Friday, August 28, 2009

Price deflation will bump California income taxes up

The Legislature raised California's income taxes in February. Now, the phenomenon known as price deflation will nudge them yet a little higher.

Because of deflation, which occurs when consumer prices fall, California's six tax brackets now kick in at slightly lower income levels, according to new rates posted Thursday by the Franchise Tax Board.

It's the first time that's happened since 1983, according to the tax agency.

The change will translate into more money for the treasury when Californians pay their taxes next spring.

Perry Ghilarducci, a Sacramento accountant, called that "a horrible result" for taxpayers. But Brenda Voet, a spokeswoman for the Franchise Tax Board, called it a fair outcome at a time when consumer buying power is actually rising.

"Your dollar is worth more now," she said.

In any event, experts said the bracket math won't be particularly costly to most Californians, and likely will have less impact than the higher taxes imposed by the Legislature in February as part of its effort to eliminate the budget deficit.

The income tax brackets, under the terms of a 1982 voter initiative, are indexed to the California Consumer Price Index. The idea is to prevent residents from paying higher taxes merely because they received cost-of-living raises. When prices go up, as they almost always do, the brackets go up as well, keeping a lid on taxes.

But the system works in reverse, too. The California CPI fell 1.5 percent in the 12 months ending in June, the period used by the Franchise Tax Board to calculate the brackets. That means the brackets have fallen 1.5 percent.

Californians who have seen their incomes reduced by pay cuts, furloughs and layoffs probably won't see a big tax increase because of the bracket changes, however. Their taxes are likely going down, not up.

"Their tax bill is going to go down a little bit less than they might have anticipated," said economist Jeff Michael of the University of the Pacific.

Of far greater consequence, Michael said, are the higher taxes enacted by the Legislature in February. Everyone's rates are going up 0.25 percentage points for two years. The Legislature also slashed the dependent credit from $309 to $98 in February. That will mean considerably higher taxes for those with lots of dependents, Michael said.

The tax news for consumers isn't all bad, however. Deflation in home values means that millions of Californians may pay lower property taxes next year.

The state Board of Equalization is weighing a ruling that potentially could mean mild property tax relief for most property owners in California next year if consumer prices remain low. Although property taxes are collected by counties, the board sets the guidelines.

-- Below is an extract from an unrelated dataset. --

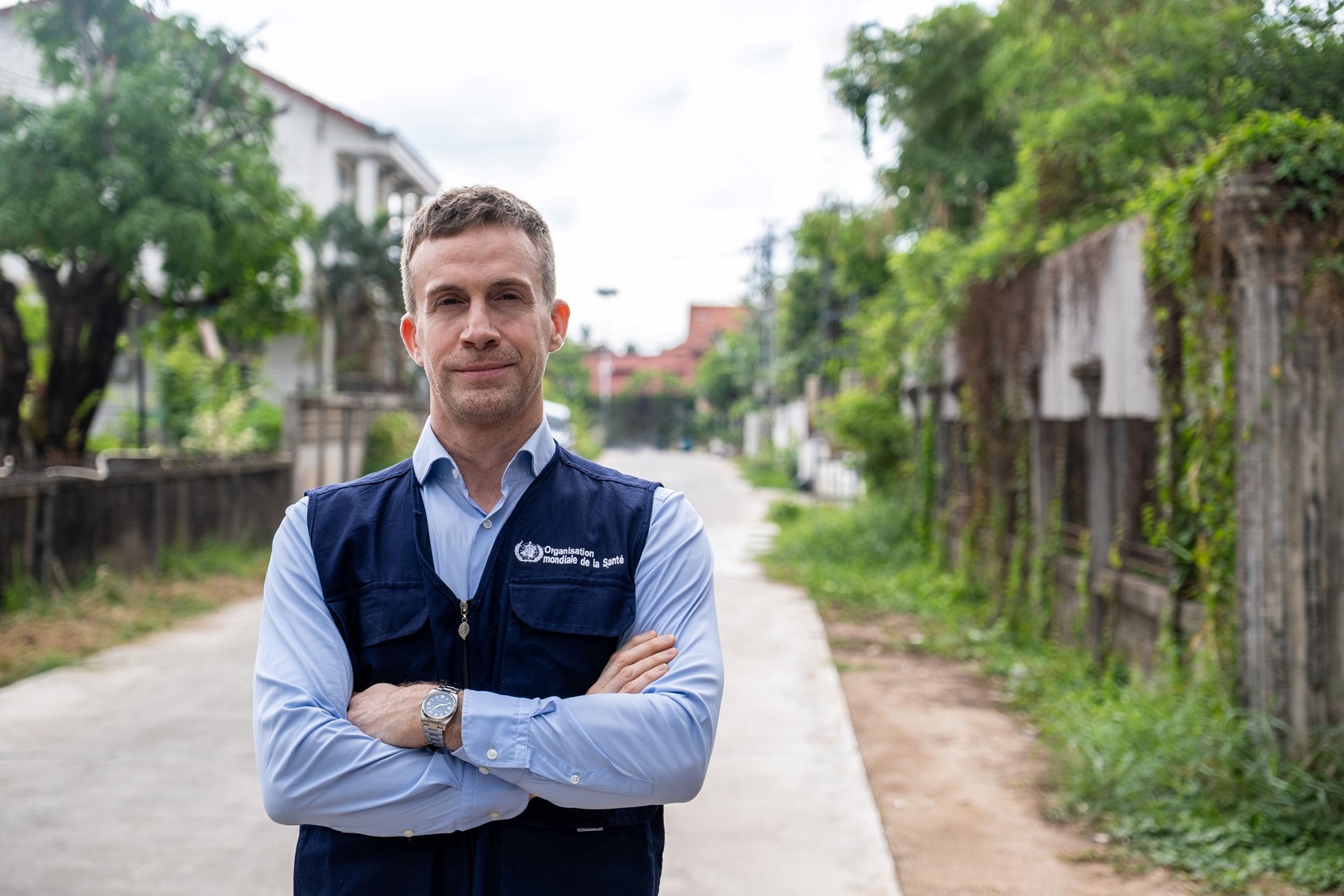 Deputy WR - Dr Fitzpatrick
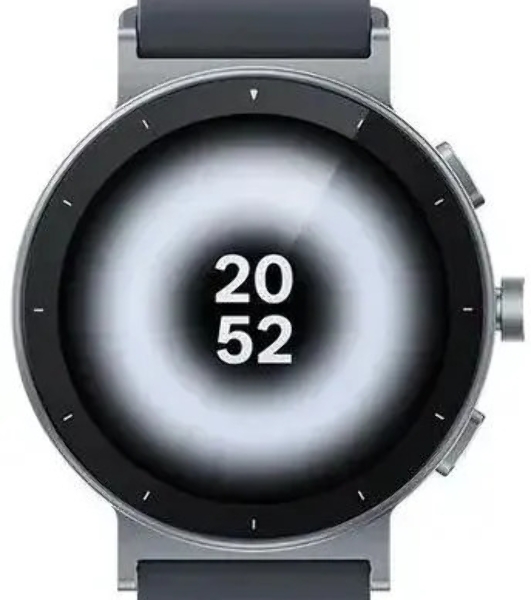 Умные часы Realme Watch S5, 1.43' AMOLED, Bluetooth 5.4, 5ATM, серый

Already, an estimated 25 percent of California's property owners – mainly those who bought during the real estate boom and have seen their home values plunge below their purchase price – are getting some tax relief, said Dan Goodwin, president of the California Assessors' Association.

The Board of Equalization ruling would affect all the rest. Generally, these are property owners who bought before the real estate boom. Their properties have fallen but are still worth more than their assessed values, which have been held down by Proposition 13, said board spokeswoman Anita Gore.

She said the decrease would take effect with property tax bills that go out in the fall of 2010.

The decrease in assessments likely would be very small, said Ken Stieger, Sacramento County assessor. The final tally will depend on changes in the state Consumer Price Index over a 12-month period ending in October.

So far the index is down 0.7 percent, according to the state Department of Finance.

The ongoing rise in gasoline prices might mean assessments won't fall at all.

"In all likelihood it will come out to zero, slightly above or slightly below," Stieger said.

Californians pay a total of about $45 billion a year in property taxes, said Goodwin, who is Ventura County's assessor. Even with property values declining, property tax assessments are still about twice what they were in 2000, he said.

"It's still the most stable source of revenues for government," he said.